ISTANBUL, Turkey-
When a 17th-century Ottoman sultan ordered architect Mehmet Aga to build a mosque to rival a majestic former Byzantine church, the result was an imposing structure of cascading domes and an interior decorated with elaborate blue tiles.
Pope Benedict XVI made a brief stop at Istanbul’s famed Blue Mosque on Thursday, a conciliatory gesture toward Muslims. His predecessor, Pope John Paul II, visited a mosque in Syria in 2001.
The Blue Mosque, officially the Sultan Ahmet Mosque, stands opposite the 1,500-year-old Haghia Sophia, which was the main Byzantine church in Constantinople–present-day Istanbul–before being turned into a mosque after the Muslim conquest of the city in 1453. It is now a museum.

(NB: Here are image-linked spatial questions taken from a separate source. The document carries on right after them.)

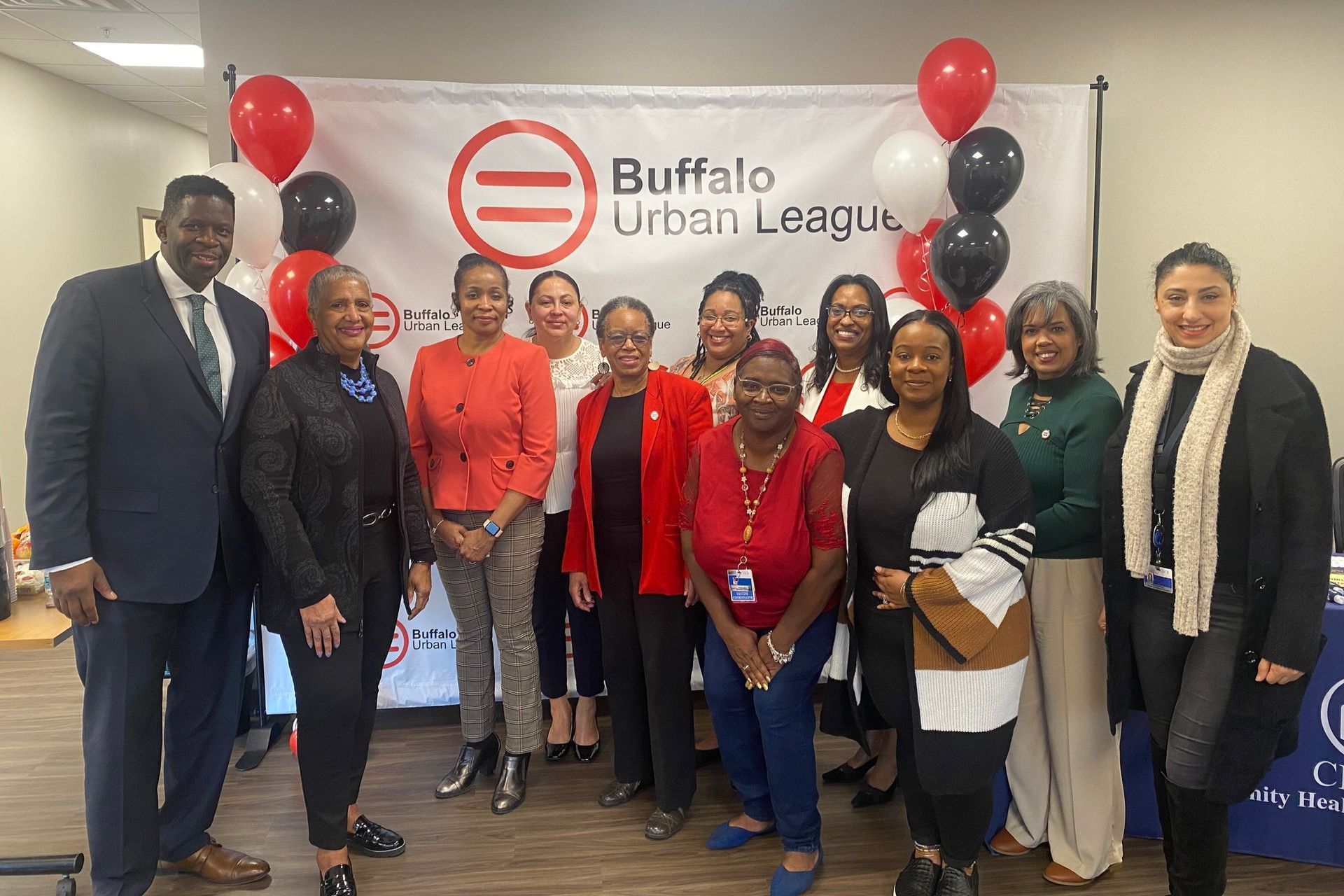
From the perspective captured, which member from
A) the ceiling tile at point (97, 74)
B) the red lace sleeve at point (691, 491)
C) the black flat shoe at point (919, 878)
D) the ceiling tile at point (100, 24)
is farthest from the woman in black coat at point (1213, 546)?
the ceiling tile at point (97, 74)

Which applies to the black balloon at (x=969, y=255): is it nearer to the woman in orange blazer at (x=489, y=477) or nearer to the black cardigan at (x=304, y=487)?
the woman in orange blazer at (x=489, y=477)

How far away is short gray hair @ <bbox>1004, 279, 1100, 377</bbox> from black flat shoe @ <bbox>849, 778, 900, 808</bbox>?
153cm

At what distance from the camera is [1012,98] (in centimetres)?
346

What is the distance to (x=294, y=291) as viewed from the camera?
302 cm

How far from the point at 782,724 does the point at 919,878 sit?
1.84ft

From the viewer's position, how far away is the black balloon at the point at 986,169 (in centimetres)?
312

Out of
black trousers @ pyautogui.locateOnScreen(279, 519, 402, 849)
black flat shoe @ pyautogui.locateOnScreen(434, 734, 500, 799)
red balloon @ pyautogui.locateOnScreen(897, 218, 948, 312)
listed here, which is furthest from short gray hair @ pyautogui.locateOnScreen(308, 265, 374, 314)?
red balloon @ pyautogui.locateOnScreen(897, 218, 948, 312)

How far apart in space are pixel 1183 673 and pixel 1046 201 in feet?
7.33

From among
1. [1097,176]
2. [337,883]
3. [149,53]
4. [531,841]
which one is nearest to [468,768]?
[531,841]

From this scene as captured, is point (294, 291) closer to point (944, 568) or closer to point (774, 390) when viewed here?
point (774, 390)

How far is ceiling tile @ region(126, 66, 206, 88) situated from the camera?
19.6 ft

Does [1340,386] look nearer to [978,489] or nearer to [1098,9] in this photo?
[1098,9]

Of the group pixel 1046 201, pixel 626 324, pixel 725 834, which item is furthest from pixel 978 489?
pixel 1046 201

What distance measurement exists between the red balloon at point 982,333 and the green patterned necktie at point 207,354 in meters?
2.60
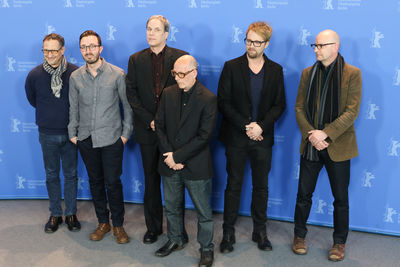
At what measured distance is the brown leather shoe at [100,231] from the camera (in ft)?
12.0

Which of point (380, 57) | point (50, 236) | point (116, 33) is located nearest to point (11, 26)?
point (116, 33)

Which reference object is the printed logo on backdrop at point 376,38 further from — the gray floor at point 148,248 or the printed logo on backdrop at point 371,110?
the gray floor at point 148,248

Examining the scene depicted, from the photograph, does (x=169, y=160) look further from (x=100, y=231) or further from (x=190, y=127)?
(x=100, y=231)

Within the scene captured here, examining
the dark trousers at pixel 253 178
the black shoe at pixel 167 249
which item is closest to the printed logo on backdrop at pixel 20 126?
the black shoe at pixel 167 249

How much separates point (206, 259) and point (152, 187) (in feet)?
2.65

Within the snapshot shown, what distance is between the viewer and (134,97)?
3.35m

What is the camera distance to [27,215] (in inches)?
164

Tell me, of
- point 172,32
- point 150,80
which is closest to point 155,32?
point 150,80

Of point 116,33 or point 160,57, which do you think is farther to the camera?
point 116,33

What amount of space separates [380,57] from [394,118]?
57cm

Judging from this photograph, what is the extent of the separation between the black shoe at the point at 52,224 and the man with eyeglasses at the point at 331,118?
2378 mm

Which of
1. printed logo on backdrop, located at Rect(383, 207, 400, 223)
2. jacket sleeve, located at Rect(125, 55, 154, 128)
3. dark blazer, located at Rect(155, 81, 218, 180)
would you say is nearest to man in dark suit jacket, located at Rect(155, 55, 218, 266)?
dark blazer, located at Rect(155, 81, 218, 180)

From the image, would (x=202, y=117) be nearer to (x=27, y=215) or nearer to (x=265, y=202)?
(x=265, y=202)

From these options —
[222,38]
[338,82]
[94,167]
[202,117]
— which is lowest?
[94,167]
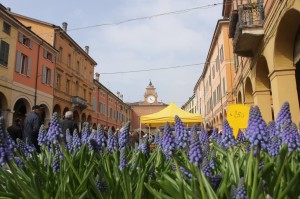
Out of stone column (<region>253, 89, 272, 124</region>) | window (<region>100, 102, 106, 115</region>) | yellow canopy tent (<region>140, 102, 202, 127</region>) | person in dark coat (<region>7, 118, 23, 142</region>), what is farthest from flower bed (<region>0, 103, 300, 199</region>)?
window (<region>100, 102, 106, 115</region>)

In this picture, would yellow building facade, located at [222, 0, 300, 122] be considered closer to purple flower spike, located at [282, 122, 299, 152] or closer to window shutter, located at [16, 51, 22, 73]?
purple flower spike, located at [282, 122, 299, 152]

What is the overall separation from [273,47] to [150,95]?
69.6 m

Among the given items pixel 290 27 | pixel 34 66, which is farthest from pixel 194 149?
pixel 34 66

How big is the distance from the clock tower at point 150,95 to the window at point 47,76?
165 feet

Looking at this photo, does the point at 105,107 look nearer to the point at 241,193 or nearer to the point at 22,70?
the point at 22,70

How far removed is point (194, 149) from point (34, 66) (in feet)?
85.2

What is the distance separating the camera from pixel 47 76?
28031mm

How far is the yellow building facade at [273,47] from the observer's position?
30.0 feet

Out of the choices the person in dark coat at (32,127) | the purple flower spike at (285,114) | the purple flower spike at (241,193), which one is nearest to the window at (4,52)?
the person in dark coat at (32,127)

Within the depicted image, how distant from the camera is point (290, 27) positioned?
9.19 m

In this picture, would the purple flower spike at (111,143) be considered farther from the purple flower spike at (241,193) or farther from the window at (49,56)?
the window at (49,56)

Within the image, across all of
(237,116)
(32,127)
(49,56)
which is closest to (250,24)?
(237,116)

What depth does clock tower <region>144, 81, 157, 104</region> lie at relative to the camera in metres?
78.5

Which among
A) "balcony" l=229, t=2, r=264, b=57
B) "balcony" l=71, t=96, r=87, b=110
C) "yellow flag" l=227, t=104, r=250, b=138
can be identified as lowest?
"yellow flag" l=227, t=104, r=250, b=138
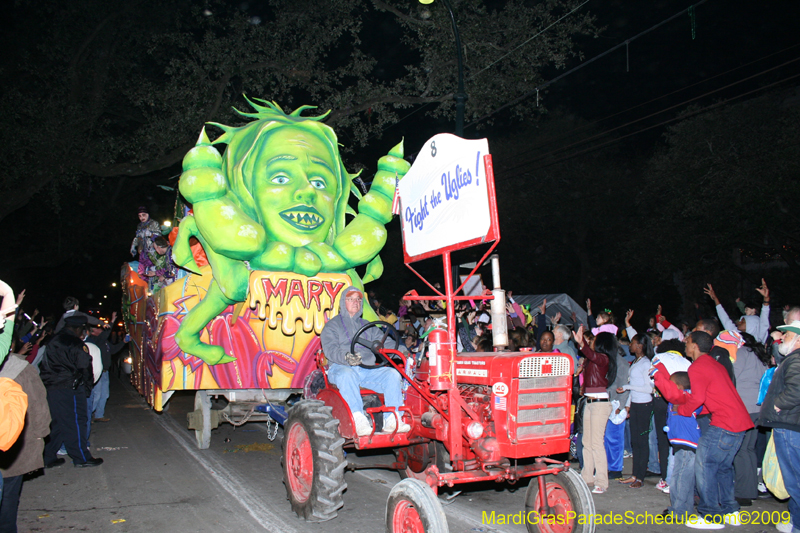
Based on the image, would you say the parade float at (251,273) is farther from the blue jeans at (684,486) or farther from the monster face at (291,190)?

The mosque gets its unofficial name from the blue floral tiles from Iznik in northwestern Turkey that line its walls.
Ahmet I, who ruled between 1603 and 1617, had the Blue Mosque constructed to show that Muslim architects could rival the Byzantine glories of the Haghia Sophia.
Construction was completed in 1616, a year before Ahmet I died at age 27. Successive sultans performed Friday prayers there.
Today, the mosque is a major tourist site and a prominent landmark in Istanbul’s ancient district. Tourists enter from a different door than worshippers to preserve the sanctity of the mosque.